EXERCISE PROMPT.
Pictures are to be dropped from the copy. Retype the listing exactly.

GIVEN DATA.
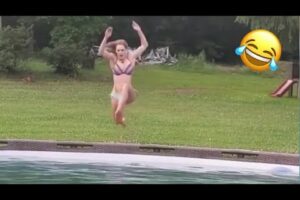 Fails of the week | Try not to laugh | Funny fails 😂😂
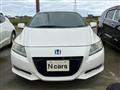 2010 Honda CR-Z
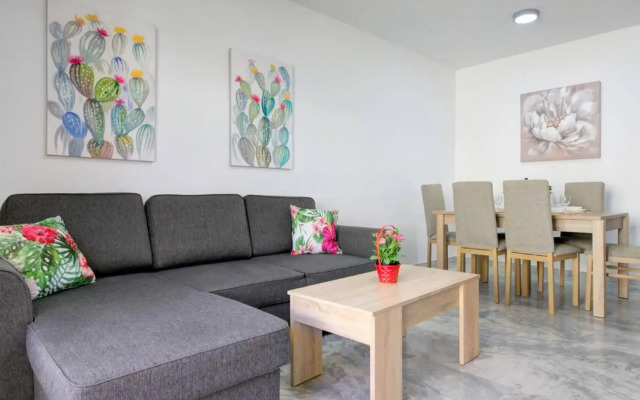 Apartamento Viñuela
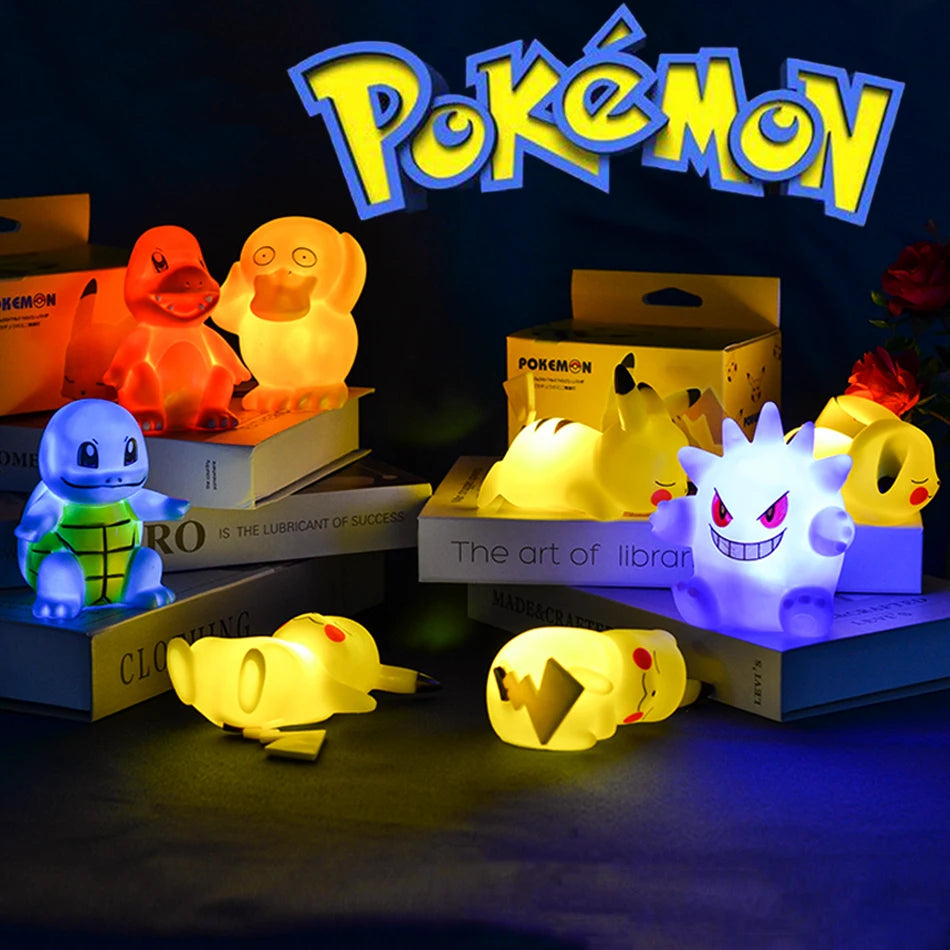 Pokémon Night Light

RESPONSE TO THE EXERCISE.
 Fails of the week | Try not to laugh | Funny fails 😂😂
 2010 Honda CR-Z
 Apartamento Viñuela
 Pokémon Night Light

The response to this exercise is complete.